As our server brought us our soup and placed a dish of deep-fried wide noodles on the table, something I am sure is done because of American tastes and traditions, I was transported to the memory of a dinner in another Chinese restaurant. A friend had taken me out to dinner for my birthday, and we ordered one of those specials that included soup and egg rolls and such. While we were eating our soup, a young couple came in and were seated a few tables away. 

I'll never know whether it was because of youth or experience, but the young lady seemed determined to make certain that she was treated with the best of service and respect that the restaurant had to offer. Actually, that really doesn't describe the vibe that I received from her, even though she was across the room. It was almost as if she had decided before entering the restaurant that she would not be treated as well as the other diners, so she was looking for things to prove that this was the case. When she found these proofs of poor treatment, she was going to triumph by forcing the staff to treat her as well as they did everyone else.

As we sat eating our soup, I noticed that the young woman kept looking over at us. She said something to her date and gestured over to our table. She was obviously upset and had an angry, resigned look on her face that said that she knew she was being mistreated, and she was not going to put up with it. Furthermore, she was going to make sure that the server knew that she wouldn't. When he came to her table, I heard her say loudly, "Why do those people have chips and dip, and we don't?" The server looked over to our table, a bit confused because technically there aren't any chips and dip on the menu. When he realized what she was asking about, he politely told her that we had the fried noodles because it was included in what we had ordered, but that what she and her companion had ordered didn't include them.

The young lady was undeterred. If someone else was having chips and dip, by golly she was going to have them too, no matter what lies the waiter told her. She raised a fuss, and to keep the dinner peaceful, the noodles and plum sauce and hot mustard were delivered to her table. Her expression was one of supreme satisfaction at having delivered a blow to anyone who might think that she didn't deserve the noodles just as much as, or more than, anyone else.

Now, the whole scene, as well as my memories of it, passed far more quickly than it just took me to write about it, but the memory of how she became so angry and offended has obviously found its little niche in my memories. It started me thinking about how we as humans sometimes seem to look for things to be upset about. How different would her evening have been if she chose to look at the situation entirely differently? How much more would she have enjoyed the meal if she had glanced over and become intrigued by what was on our table rather than becoming angry? What if she said, "That looks interesting, is there any way we could get some of that before our dinner comes to the table?" At that point, there could have been a polite exchange resulting in the couple having their own plate of noodles and dish of sauce. No ill will would have been experienced and the memory of the dinner would have been one of finding something that she liked to nibble on before her meal, rather than a memory along the lines of "that restaurant where they treated me like I wasn't good enough to eat there."

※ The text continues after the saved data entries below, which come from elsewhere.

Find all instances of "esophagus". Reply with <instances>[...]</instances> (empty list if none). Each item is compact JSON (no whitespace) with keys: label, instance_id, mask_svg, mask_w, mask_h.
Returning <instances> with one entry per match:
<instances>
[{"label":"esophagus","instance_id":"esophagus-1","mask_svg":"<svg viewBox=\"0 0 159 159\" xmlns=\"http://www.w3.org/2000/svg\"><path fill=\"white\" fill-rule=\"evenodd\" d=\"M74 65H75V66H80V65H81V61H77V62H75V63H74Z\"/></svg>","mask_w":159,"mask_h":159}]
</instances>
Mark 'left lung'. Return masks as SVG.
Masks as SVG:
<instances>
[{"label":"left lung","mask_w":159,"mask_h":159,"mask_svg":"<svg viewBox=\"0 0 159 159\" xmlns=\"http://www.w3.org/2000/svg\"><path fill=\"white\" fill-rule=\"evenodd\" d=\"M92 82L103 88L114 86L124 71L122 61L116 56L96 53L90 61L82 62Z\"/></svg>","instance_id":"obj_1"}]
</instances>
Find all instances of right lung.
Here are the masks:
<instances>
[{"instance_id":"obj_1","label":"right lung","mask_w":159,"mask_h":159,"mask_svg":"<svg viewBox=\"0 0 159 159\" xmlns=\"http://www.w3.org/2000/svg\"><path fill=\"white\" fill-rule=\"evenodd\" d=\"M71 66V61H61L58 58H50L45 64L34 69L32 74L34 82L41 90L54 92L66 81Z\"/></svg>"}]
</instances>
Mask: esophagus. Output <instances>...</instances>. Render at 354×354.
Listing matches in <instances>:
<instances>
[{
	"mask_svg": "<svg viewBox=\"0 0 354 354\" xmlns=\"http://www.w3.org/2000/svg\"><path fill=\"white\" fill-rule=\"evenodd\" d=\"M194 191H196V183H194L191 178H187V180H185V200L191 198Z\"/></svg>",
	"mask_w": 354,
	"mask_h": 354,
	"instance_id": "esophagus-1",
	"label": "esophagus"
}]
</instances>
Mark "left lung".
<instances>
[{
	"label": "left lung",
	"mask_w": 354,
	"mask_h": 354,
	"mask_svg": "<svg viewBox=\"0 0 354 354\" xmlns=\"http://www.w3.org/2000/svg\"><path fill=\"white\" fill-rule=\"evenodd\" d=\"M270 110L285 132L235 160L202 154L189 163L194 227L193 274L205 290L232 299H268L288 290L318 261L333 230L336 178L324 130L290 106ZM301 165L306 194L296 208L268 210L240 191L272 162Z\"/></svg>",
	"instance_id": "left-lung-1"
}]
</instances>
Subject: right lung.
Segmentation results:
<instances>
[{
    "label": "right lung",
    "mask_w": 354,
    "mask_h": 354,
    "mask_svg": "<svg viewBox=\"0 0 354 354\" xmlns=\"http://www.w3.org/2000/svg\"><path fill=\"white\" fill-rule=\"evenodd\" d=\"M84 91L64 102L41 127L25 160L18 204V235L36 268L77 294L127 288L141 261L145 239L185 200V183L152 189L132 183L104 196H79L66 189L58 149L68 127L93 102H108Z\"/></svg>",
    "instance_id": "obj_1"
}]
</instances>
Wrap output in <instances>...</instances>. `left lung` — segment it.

This made me think of some things related to the season of the year in which we find ourselves. Many Christian religions are currently observing Lent. This period of roughly six weeks commemorates the Biblical account of Jesus wandering for forty days and nights before beginning his religious ministry. The story is that He endured hunger and thirst, so oftentimes Christians use this time leading up to Easter to honor His sacrifices by making some of their own. Growing up, we used to find something we really liked to "give up for Lent." This was often something like candy or chocolate or ice cream. For adults, it might mean trying to give up something that they considered a bad habit, like smoking or cursing, for example. Naturally, as soon as Easter arrived, all of those good intentions flew right out the window.

I started to wonder what it would be like if we all thought of something that we could give up. Not necessarily for religious reasons, mind you, but just because it would be a good thing to do. What if we gave up looking for the negative in our lives and tried to look at things more positively? What if we called customer service at our bank or pharmacy or cable provider and began the call with a positive attitude? What if we began assuming the best about others instead of expecting the worst? How about treating others with the courtesy and kindness that we hope that we will receive? Maybe we spend entirely too much time worrying that the other person has more than we have or is being treated better than we are. Maybe we also assume that a person in a certain job is in their field because they aren't smart enough or good enough to work somewhere better. Maybe, just maybe, they are in that position because they are really dedicated to trying to improve the lives of others. I don't know about you, but a smile and a kind word have proven again and again to be the best medicine I could possibly receive. Maybe there is a lot to be said for finding something that doesn't improve our lives and like old, worn-out underwear, giving it up. Maybe.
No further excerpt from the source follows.